● Source extract:
□ □ □ □

I have the following code from manning clojure essential reference book page 467.

(defn fast-producer [n]
(->> (into () (range n))
(map #(do (println “produce” %) %))))

(defn slow-consumer [xs]
(keep
#(do
(println “consume” %)
(Thread/sleep 2000))
xs))

(slow-consumer (fast-producer 5))

;; the output is:

produce 4
consume 4 ; … wait 2 seconds
produce 3
consume 3 ; … wait 2 seconds
produce 2
consume 2 ;; wait 2 seconds
produce 1
consume 1 ;; waiat 2 seconds
produce 0
consume 0 ;; wait 2 seconds

My question is:
why it’s not the case that all the produce gets printed before consumer?
i.e. why producer and consuer alternates?

thanks

sun

2

The function map that you are calling in function fast-producer is lazy. In some cases it will produce values up to 32 or so ahead of the consumer, but in many cases it will never do any work to produce another value until some consumer advances past the part of the sequence that has been created so far.

3

thatnks for the reply, but how the context switching works?

In other words, initially fst-producer do nothing.
and now slow-consumer gets invoked.
upon seeing xs, it asks fast-producer to generate data.
But I don’t understand how this “context switching” takes place.

thanks

4

You can think of map as doing:

[#(do (println “produce” 0) 0), #(do (println “produce” 1) 1), #(do (println “produce” 2) 2), ...]

And then keep as doing:

[(fn[] (println “consume” #(do (println “produce” 0) 0))
(Thread/sleep 2000))), (fn[] (println “consume” #(do (println “produce” 1) 1))
(Thread/sleep 2000))), ...]

So now when something loops over that and reads each element, you can see that as the first element is realized, it would first print “produce 0” and then print “consume 0” and then sleep 2 seconds, and then move the realizing the next element, etc.

□ □ □ □

Stored entries:
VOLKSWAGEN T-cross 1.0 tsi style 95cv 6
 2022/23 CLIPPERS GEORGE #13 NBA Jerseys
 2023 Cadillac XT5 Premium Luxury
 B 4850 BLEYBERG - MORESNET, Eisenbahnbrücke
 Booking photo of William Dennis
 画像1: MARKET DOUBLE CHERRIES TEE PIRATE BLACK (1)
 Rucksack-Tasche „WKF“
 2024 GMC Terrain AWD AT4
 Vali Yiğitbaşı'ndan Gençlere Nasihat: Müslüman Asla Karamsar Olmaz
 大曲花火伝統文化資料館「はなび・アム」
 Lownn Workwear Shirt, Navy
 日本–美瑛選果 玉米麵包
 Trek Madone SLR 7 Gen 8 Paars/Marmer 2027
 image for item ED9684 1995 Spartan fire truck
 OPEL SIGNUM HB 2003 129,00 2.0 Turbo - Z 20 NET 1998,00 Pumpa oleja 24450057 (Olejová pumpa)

□ □ □ □

● Set of tasks:
[a] Could you give the stored entries again with "Navy" replaced by "Olive", leaving everything else unchanged?
[b] Could you carry on the forum thread about lazy sequences in Clojure's map and keep from the point where it stops?
The forum thread and the stored entries have nothing to do with each other.

● Task-by-task results:
[a]
VOLKSWAGEN T-cross 1.0 tsi style 95cv 6
 2022/23 CLIPPERS GEORGE #13 NBA Jerseys
 2023 Cadillac XT5 Premium Luxury
 B 4850 BLEYBERG - MORESNET, Eisenbahnbrücke
 Booking photo of William Dennis
 画像1: MARKET DOUBLE CHERRIES TEE PIRATE BLACK (1)
 Rucksack-Tasche „WKF“
 2024 GMC Terrain AWD AT4
 Vali Yiğitbaşı'ndan Gençlere Nasihat: Müslüman Asla Karamsar Olmaz
 大曲花火伝統文化資料館「はなび・アム」
 Lownn Workwear Shirt, Olive
 日本–美瑛選果 玉米麵包
 Trek Madone SLR 7 Gen 8 Paars/Marmer 2027
 image for item ED9684 1995 Spartan fire truck
 OPEL SIGNUM HB 2003 129,00 2.0 Turbo - Z 20 NET 1998,00 Pumpa oleja 24450057 (Olejová pumpa)

[b]
5

By definition, a lazy sequence generates/computes its elements on demand, as they are requested. With that in mind, it helps to think through the computing steps required when a single element - e.g. the first one - is requested:

  1. Within slow-consumer's keep's argument function, an element from the enclosing input is requested in order to print it out
  2. That element is taken from the output of fast-producer, which has produced none yet
  3. Within fast-producer, the function within map is invoked on the next element, prints it and returns it
  4. Finally, slow-consumer's keep's arg. fn has something to chomp on, prints the value, then calls Thread/sleep
  5. Thread/sleep always returns nil, and therefore nil is returned from keep's argument fn
  6. As an element is being requested, but none has been found so far (keep is not allowed to return nil values, see also previous step), keep invokes the argument function on its next input element (the next element output by fast-producer), etc

So to answer your original question, the consumer and producer values alternate because the consumer takes its values from a lazy sequence (the producer), whose values are generated on demand. At the (first) time slow-consumer requests an element from its input, only that element is made available by its input collection (since it is generated on demand by fast-producer), so there is no context switching as you suggested, but just a single value output by the first function (fast-producer) into the client function requesting it (the slow-consumer).

However there is a second issue in your specific example, due to a lazy sequence’s obligation to provide an element, even when none is available (step 6 above), which may have added to your initial confusion.

We can illustrate the above by playing around a bit with your example and separating the phases of the pipeline:

(def output (slow-consumer (fast-producer 5)))
;; #'user/output
(first output)
;; produce 4
;; consume 4
;; produce 3
;; …

(def from-producer-only (fast-producer 5))
;; #'user/from-producer-only
(first from-producer-only)
;; produce 4
;; 4
;;user>

(def from-consumer-only (slow-consumer (reverse (range 5))))
;; #'user/from-consumer-only
(first from-consumer-only)
;; consume 4
;; consume 3
;; consume 2
;; …

One more thing about lazy sequences worth noting however: the side-effects happen only once, i.e. when the computation occurs. All subsequent requests for an element come from memory:
(first from-producer-only)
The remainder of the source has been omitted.